As I write today, I am preparing to head over to the local Primary School to have a chat with the children who will be making their 1st Reconciliation next Monday. Father Gareth will call over to the other local Primary School to do the same tomorrow. Over the next couple of months, we will also be celebrating 1st Communions and Confirmations. While there are still some restrictions in place, it’s good to be celebrating these Sacraments once again.
I celebrated all of these sacraments in St. Simon’s in Partick, while I was attending St. Peter’s Primary School. Some memories still remain. For 1st Confession, as we called it then, I can remember hoping that it would be the young curate who would hear my 1st Confession. We had three priests at that time, all of them good, holy men, but the parish priest and the senior curate could be a bit stern, while the junior curate was cheerful and gentle. We had prepared and practiced well. On the day, when we were lined up outside the confessionals, and my turn came, it was the senior curate who became free and my heart sank. As it turned out, he could not have been more helpful, and I left the box feeling well cleansed of my sins, and even looking forward to the next time, not minding who the priest would be.

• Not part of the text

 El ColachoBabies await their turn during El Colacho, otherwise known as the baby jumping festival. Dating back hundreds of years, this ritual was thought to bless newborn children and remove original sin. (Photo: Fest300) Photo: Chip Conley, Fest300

I can also remember the first time I heard a Confession as a priest. I had only been ordained in St. Mungo’s two days before by Cardinal Winning. At some time on the Monday after, the doorbell of the Retreat rang and was answered by the receptionist. She announced that there was a priest looking for Confession and, the then parish priest of St. Mungo’s, the late Father Michael, asked me to look after it. I panicked immediately and protested that I didn’t even have faculties yet, to which Father Michael replied that he had called Cardinal Winning that morning, and it was all sorted. As I entered the priests’ Confessional room in the Retreat it suddenly occurred to me that I didn’t yet know by heart the words of absolution, and so I had to excuse myself for a minute, and run up to my room to find a little card that had the words printed on it, and then come back down to do the needful. I can tell you, hand on heart, that from that moment on, the words of absolution, long and short form, have been indelibly printed on my brain. I wonder how many Confessions I have heard since.

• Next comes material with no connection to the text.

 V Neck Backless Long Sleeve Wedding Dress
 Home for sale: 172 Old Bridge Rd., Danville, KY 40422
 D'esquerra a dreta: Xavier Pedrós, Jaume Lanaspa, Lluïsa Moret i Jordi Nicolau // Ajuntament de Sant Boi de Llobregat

What I remember most about my 1st Communion, apart from receiving the body of Christ, of course, was the black blazer, grey trousers, white shirt, blue tie, and shiny black patent shoes, that were probably the nicest clothes I’d ever worn. There was also a lovely, pale blue sash draped perfectly from my left shoulder to my right hip. Afterwards we went to St. Simon’s Hall for a Communion breakfast, which seemed to consist of stone-cold sausage and egg, with some hot toast smothered in butter, and milky tea. Unlike today, there were no stacks of pound notes being pressed into my, or any other child’s hand, but still, I remember it as a very special day, a day when I felt very holy, and very close to Jesus. After making my 1st Communion, I became an altar server in St. Simon’s, and very quickly was being asked to train other altar servers, so I must have been reasonably good at it. The Mass was still in Latin then, of course. The same three priests were in the parish, and when I would be waiting in the sacristy for the priest celebrant to arrive, I still hoped it would be the young curate. My memories of Confirmation are not quite as strong. I remember the clothes were different, and the tie and the sash were red. Shortly afterwards my family would be leaving Partick and moving out to Drumchapel. I still commuted from Drumchapel to Partick to finish Primary School before accepting a bursary to move on to St. Mungo’s Secondary, an even longer commute, but I never did become an altar server in my new parish of St. Lawrence. However, something deep had been planted by the Holy Spirit, and here I am today. Come June, when the Confirmations will be celebrated, and, as we still await a successor to the late Archbishop Tartaglia to be appointed, I will have the privilege of conferring the Sacrament in his stead. So, as ever, protect yourself, your loved ones and others, and protect Christ in your lives.